La poésie, légère se trouvait là pourtant dans un terrain favorable ; elle y rencontrait les deux nécessités de son existence, qui sont l’esprit pour toute mise en œuvre, les femmes pour toute inspiration ; Aussi devait-elle être le genre caractéristique de ces temps, et lui fut-il permis d’y suivre et de nous y enseigner toutes les lois de son développement. Son premier résultat fut significatif : les jeunes seigneurs étaient descendus de la chasse au jeu de paume, puis au jeu d’échecs, et de là aux nœuds de la tapisserie. Entre deux petits contes, on s’enquérait très particulièrement dans les bonnes sociétés s’ils parfilaient adroitement, et s’ils avaient un merveilleux talent pour les broderies au passé. Toutefois la plus logique des conséquences morales de la poésie légère avait été la dépravation des mœurs et le mépris de la femme. Cette adulation outrée, cette glorification constante des plus mauvais instincts de la nature féminine avaient comme sanctifié la fantaisie chez la femme, et la fantaisie avait tué l’amour.

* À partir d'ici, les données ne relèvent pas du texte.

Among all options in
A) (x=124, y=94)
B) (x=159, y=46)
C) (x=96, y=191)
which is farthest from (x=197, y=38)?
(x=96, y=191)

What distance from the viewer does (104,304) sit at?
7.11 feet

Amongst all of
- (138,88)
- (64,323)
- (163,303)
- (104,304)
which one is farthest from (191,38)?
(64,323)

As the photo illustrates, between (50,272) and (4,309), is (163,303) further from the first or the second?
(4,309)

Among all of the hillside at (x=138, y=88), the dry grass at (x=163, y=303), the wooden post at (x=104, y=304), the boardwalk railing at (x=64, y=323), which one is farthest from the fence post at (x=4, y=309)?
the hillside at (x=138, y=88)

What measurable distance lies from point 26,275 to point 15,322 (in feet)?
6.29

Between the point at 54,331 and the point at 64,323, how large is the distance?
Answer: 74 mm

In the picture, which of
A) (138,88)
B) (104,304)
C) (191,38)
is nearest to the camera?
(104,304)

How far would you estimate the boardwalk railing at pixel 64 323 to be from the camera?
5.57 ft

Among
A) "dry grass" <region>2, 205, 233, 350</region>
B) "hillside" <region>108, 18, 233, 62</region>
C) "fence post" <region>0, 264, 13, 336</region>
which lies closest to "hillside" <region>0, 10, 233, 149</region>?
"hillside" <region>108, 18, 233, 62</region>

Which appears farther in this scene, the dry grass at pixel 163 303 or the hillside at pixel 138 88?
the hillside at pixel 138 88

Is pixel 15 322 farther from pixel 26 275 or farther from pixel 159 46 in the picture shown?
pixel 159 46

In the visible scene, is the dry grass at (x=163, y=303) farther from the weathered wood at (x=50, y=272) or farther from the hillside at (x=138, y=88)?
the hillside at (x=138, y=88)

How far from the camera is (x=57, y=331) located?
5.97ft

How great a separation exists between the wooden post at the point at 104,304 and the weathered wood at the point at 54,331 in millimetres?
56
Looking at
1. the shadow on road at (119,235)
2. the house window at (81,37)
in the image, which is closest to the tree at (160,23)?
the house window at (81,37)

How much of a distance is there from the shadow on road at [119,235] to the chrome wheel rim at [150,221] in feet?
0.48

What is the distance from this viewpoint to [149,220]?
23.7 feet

L’habitude des pensées légères, l’arbitrage exclusif de l’esprit et le dédain du sens commun avaient créé l’ironie, qui avait fait une rude guerre à tous les respects, particulièrement à son antique, ennemi, le respect de la femme. Il n’y a pas dans tout ce temps un seul mot qui sorte du cœur ; on dirait que ces écrivains sont toujours enivrés et en dehors d’eux-mêmes : quand ils regardent en eux, c’est à peine et comme d’en haut ; ils ne peuvent apercevoir que les plus extérieures de leurs émotions, et encore ne les voient-ils qu’en petit ; d’entrer complètement en eux-mêmes, ils n’ont garde, ils y pourraient trouver la réflexion, et qu’en feraient-ils ? Ils ne veulent avoir ni remords, ni pensée, ni amour, foi ou respect. Tout est donc extérieur, et de même que l’intelligence est devenue esprit, et la partie la plus légère de l’esprit, de même l’amour est devenu le plaisir et l’élan le plus extérieur du plaisir, la vanité.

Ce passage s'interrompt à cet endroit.